» PROBLEM DESCRIPTION
Count the lines below that contain the string "nearest", with case taken into account, and reply with only that number.

» EXERCISE DATA
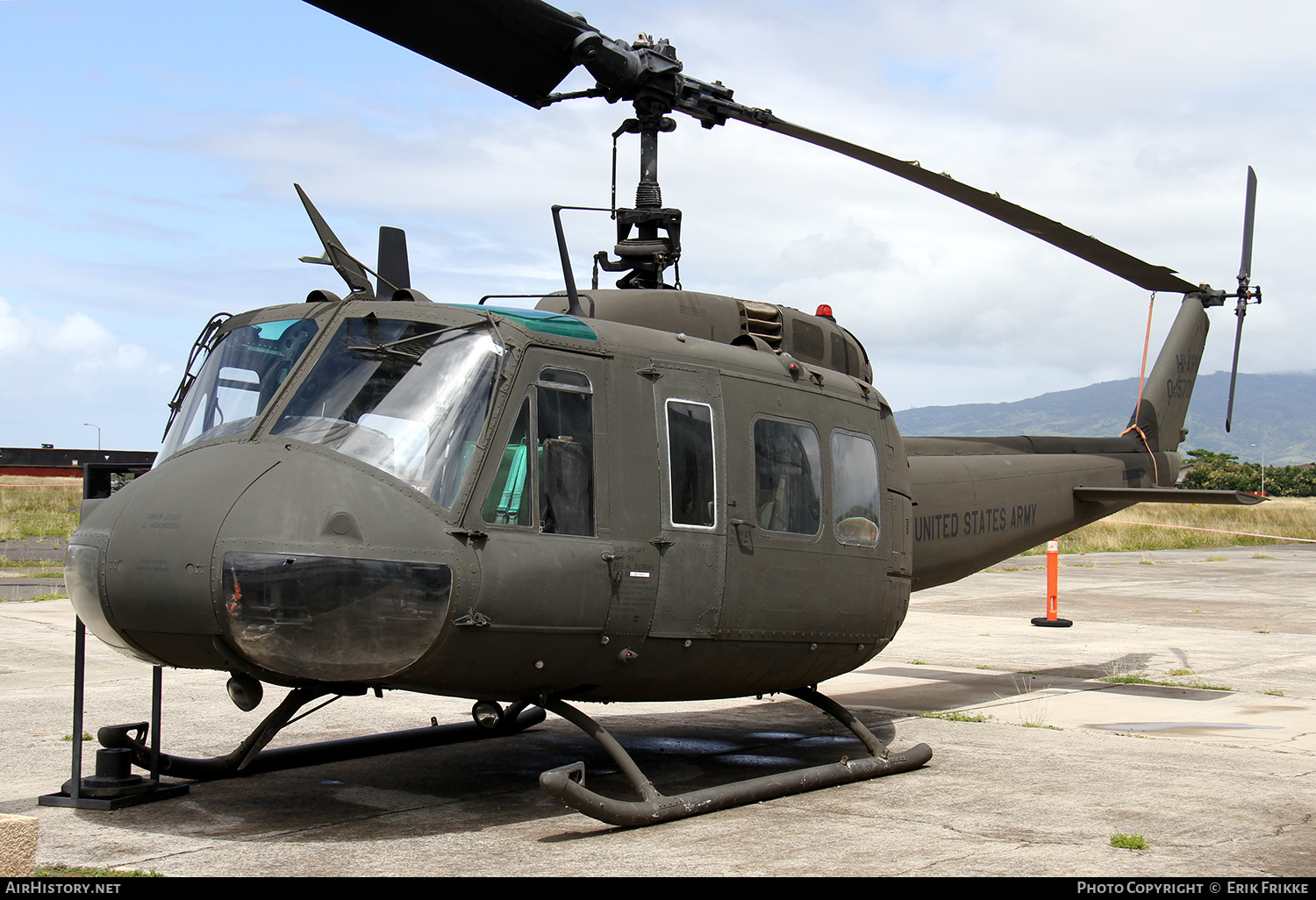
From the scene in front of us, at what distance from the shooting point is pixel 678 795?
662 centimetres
* * *
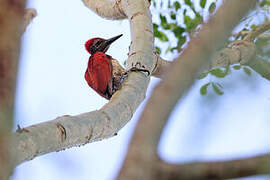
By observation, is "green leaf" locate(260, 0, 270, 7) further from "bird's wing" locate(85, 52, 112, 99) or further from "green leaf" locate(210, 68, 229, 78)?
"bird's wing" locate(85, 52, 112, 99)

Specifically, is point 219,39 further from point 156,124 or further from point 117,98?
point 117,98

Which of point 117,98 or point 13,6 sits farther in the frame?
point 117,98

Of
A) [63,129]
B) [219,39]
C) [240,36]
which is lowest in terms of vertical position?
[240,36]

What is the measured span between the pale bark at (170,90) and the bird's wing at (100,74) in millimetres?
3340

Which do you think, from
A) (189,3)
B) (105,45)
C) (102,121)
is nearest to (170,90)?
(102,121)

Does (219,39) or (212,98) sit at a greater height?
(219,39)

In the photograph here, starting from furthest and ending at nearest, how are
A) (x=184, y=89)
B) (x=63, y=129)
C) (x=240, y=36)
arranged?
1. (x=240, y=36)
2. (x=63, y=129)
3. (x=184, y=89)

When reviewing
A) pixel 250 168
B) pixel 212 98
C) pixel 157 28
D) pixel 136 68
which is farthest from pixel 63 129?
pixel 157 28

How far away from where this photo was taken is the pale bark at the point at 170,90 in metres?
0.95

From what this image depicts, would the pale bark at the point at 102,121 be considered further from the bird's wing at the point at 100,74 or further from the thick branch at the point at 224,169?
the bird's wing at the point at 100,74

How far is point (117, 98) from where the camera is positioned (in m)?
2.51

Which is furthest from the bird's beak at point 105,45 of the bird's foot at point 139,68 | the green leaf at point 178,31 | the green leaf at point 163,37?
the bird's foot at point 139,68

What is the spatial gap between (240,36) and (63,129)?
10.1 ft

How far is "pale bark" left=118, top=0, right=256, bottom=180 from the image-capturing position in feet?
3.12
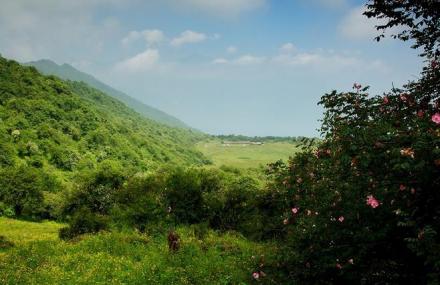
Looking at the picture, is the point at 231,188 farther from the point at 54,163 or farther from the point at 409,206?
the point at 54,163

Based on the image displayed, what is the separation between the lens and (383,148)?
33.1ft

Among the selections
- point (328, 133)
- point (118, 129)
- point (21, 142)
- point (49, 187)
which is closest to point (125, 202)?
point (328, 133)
* * *
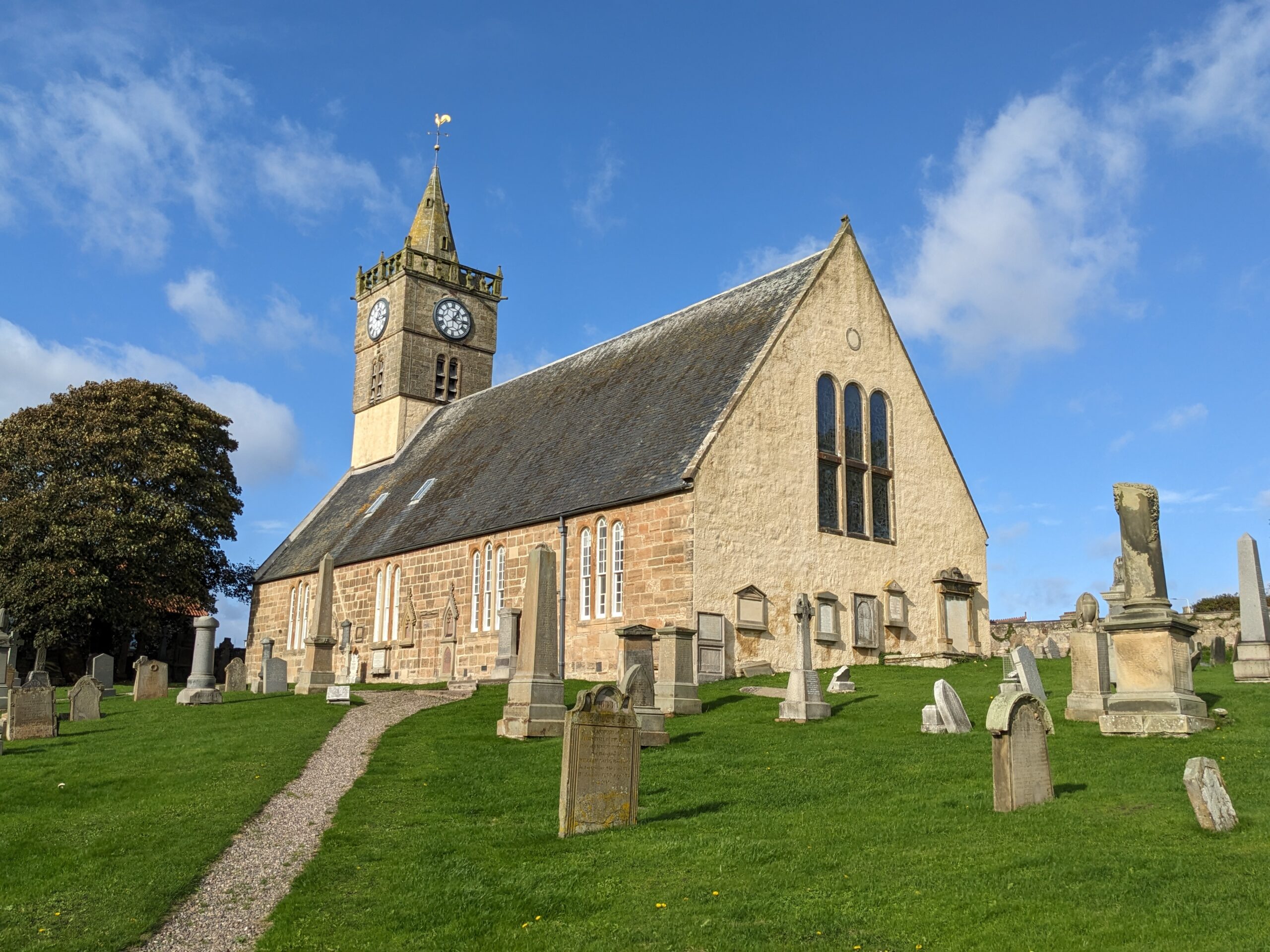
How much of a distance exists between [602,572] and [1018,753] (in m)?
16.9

» CORRECT RESPONSE
2